# Lemon Alert. Cars to avoid buying in 2018



## Thing

I had a bit of a chuckle when I clicked on this link.... as an uber advert came up in the right side... Typical that Uber would be alongside dodgy car information 

If you want to read the report this is the link

http://www3.forbes.com/business/steer-clear-new-cars-to-avoid-for-2018/?utm_campaign=Steer-Clear-New-Cars-To-Avoid-For-2018 aus&utm_

*12. Mitsubishi Mirage *

*11. Maserati Ghibli *(I can see lots of rideshare drivers purchasing one of these to be a base ant) 

*10. Jeep Wrangler JK

9. Ford Taurus

8. Ford Fiesta

7. Ford Focus 

6. Fiat 500X

5. Fiat 500L

4. Fiat 500

3. Dodge Journey

2. Dodge Grand Caravan

1. Acura ILX
*

Obviously a USA site & US cars, but there's a few we use here too....

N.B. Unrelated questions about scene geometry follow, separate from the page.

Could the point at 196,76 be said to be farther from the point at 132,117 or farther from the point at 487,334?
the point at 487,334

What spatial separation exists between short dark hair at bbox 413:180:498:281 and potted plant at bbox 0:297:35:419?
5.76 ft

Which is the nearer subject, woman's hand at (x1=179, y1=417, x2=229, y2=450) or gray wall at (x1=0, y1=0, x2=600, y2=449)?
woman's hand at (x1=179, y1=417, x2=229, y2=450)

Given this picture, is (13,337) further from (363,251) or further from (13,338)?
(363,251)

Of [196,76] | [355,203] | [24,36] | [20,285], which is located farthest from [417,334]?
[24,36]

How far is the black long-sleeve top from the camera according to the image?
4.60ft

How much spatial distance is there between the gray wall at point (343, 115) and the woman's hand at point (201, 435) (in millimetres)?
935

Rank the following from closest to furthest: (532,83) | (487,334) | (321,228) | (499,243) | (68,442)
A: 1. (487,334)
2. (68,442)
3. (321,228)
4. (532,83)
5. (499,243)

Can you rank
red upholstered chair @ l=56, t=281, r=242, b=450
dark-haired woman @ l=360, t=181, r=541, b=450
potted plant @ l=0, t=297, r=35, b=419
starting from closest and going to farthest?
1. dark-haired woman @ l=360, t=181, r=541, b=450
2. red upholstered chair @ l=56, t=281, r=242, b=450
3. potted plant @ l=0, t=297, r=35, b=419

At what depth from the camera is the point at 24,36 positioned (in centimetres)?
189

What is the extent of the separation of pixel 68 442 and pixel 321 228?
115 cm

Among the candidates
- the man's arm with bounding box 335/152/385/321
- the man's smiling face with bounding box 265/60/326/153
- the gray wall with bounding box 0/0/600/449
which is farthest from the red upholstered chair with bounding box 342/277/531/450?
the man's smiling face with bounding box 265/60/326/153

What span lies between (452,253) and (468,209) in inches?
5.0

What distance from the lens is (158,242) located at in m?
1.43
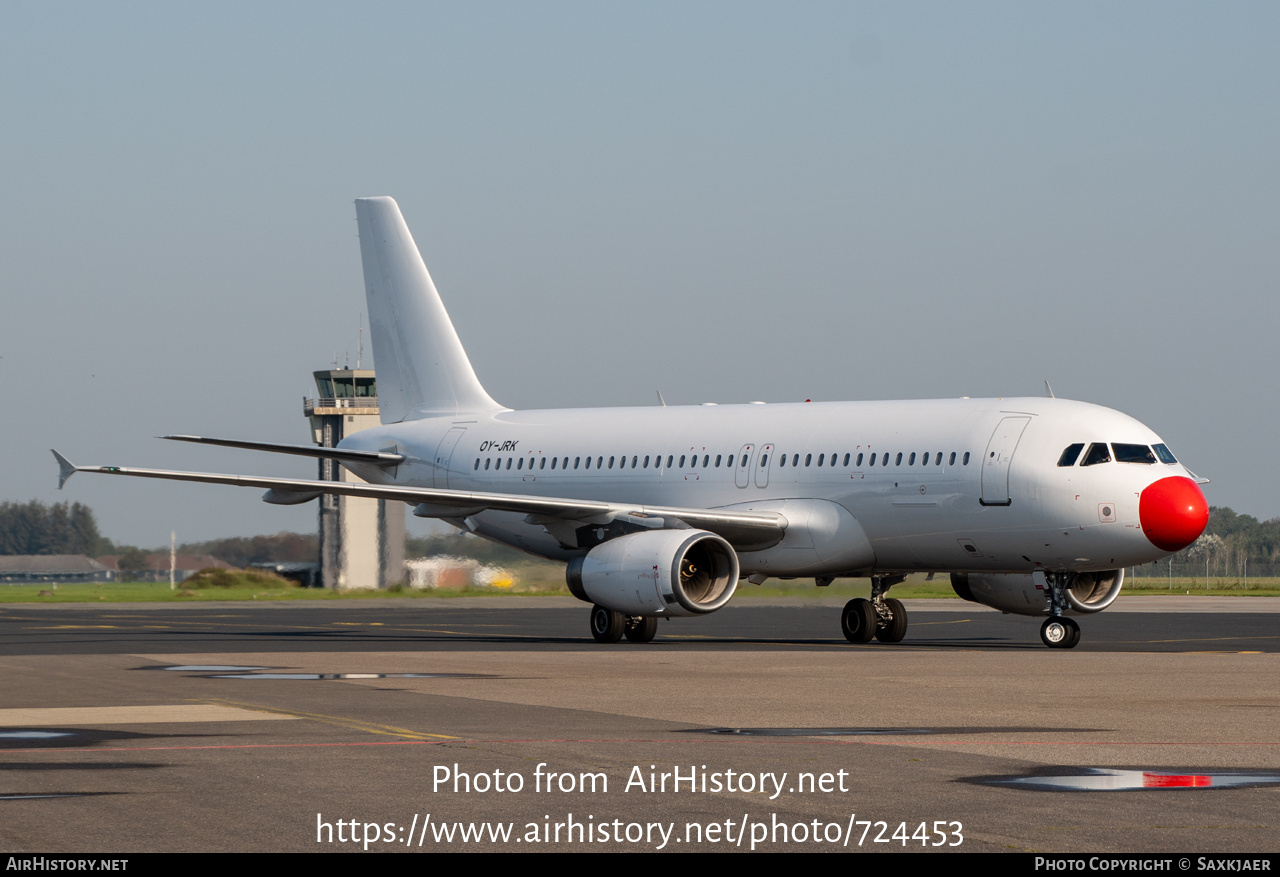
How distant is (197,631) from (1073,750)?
24.4m

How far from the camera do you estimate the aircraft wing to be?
1244 inches

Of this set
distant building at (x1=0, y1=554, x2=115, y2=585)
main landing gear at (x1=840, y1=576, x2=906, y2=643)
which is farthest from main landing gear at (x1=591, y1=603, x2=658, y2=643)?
distant building at (x1=0, y1=554, x2=115, y2=585)

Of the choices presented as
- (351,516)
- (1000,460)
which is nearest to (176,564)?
(351,516)

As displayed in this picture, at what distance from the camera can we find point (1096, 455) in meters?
29.2

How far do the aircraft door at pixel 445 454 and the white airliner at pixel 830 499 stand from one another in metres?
0.73

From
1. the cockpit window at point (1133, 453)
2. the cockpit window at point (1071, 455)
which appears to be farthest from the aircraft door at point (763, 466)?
the cockpit window at point (1133, 453)

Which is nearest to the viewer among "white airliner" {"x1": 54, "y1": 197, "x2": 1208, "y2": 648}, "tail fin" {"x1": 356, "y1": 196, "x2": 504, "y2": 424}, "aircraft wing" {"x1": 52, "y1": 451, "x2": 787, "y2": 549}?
"white airliner" {"x1": 54, "y1": 197, "x2": 1208, "y2": 648}

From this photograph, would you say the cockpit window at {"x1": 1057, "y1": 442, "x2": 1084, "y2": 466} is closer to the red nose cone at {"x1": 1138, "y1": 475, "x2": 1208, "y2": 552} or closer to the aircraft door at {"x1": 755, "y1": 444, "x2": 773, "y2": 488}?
the red nose cone at {"x1": 1138, "y1": 475, "x2": 1208, "y2": 552}

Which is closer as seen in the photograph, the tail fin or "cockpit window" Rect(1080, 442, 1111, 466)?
"cockpit window" Rect(1080, 442, 1111, 466)

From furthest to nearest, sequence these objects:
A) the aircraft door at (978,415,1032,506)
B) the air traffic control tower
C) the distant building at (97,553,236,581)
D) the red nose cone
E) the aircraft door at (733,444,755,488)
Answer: the distant building at (97,553,236,581) < the air traffic control tower < the aircraft door at (733,444,755,488) < the aircraft door at (978,415,1032,506) < the red nose cone

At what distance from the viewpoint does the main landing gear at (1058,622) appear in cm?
2883

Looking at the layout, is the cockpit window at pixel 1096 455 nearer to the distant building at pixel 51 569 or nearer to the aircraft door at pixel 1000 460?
the aircraft door at pixel 1000 460

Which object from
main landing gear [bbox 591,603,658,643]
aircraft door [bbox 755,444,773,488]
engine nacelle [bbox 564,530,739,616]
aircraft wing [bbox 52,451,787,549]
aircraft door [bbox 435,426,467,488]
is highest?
aircraft door [bbox 435,426,467,488]

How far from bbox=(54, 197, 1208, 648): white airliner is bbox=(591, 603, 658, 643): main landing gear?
0.12 feet
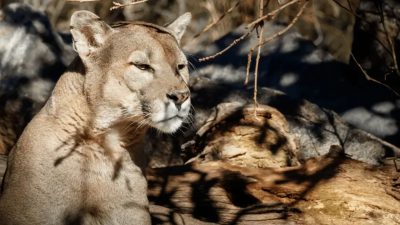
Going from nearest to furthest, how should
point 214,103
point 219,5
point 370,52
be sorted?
1. point 214,103
2. point 370,52
3. point 219,5

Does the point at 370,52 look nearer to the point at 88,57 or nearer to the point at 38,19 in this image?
the point at 38,19

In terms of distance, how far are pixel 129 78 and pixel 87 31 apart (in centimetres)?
45

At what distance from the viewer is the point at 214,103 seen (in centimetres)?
899

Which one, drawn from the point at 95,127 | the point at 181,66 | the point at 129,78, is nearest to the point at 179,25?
the point at 181,66

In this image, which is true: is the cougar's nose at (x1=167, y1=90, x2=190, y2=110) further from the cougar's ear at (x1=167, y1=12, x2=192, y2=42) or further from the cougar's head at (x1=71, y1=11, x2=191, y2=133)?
the cougar's ear at (x1=167, y1=12, x2=192, y2=42)

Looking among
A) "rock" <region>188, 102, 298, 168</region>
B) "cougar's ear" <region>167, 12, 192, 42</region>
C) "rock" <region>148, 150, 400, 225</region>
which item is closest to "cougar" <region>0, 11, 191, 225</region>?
"cougar's ear" <region>167, 12, 192, 42</region>

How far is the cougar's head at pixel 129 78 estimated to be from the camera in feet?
17.7

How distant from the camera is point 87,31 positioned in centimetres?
554

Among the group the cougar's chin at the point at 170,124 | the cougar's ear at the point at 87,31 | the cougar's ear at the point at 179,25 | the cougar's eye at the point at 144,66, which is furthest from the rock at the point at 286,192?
the cougar's ear at the point at 87,31

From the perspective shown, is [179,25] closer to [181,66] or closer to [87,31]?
[181,66]

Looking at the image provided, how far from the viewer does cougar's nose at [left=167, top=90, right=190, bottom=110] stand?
5.34m

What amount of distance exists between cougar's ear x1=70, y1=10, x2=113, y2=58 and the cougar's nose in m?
0.62

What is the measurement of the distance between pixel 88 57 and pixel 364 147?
3804mm

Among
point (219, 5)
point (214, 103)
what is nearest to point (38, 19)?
point (214, 103)
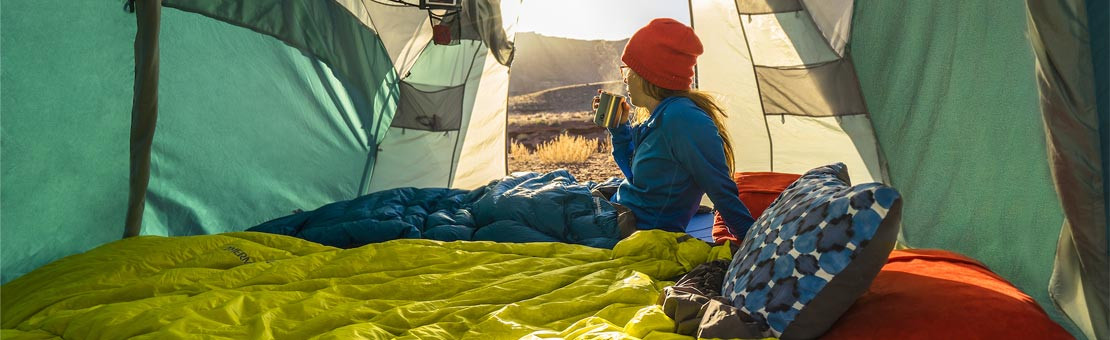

Fords & Fiats are to be avoided it appears


----------



## ubereats00

I’ve got a Ford Fiesta that I use on UberX. 
It’s been really good


----------



## Hugh G

Thing said:


> Fords & Fiats are to be avoided it appears


*FORD* = _FOUND ON ROAD DEAD_

*FIAT* = _FIX IT AGAIN TONY_​


----------



## Icecool

Hugh G said:


> *FORD* = _FOUND ON ROAD DEAD_
> 
> *FIAT* = _FIX IT AGAIN TONY_​


No FORD mean FAIL ON ROAD DAILY


----------



## Lowestformofwit

Worth remembering that FIAT now own the Chrysler group.
Be further warned!


----------



## Gorian5




----------



## mistareno

Gorian5 said:


>


Isn't that 2 dogs? 1 with legs and the other with wheels...


----------



## Lowestformofwit

Link to an interesting UK survey article about reliability and repair costs of higher-end Euro cars:
https://apple.news/A8RnJnBcaQ_GyK5y9yx62Yg


----------



## Hugh G

really shows how much we are ripped off here to pay for these "luxury" vehicles.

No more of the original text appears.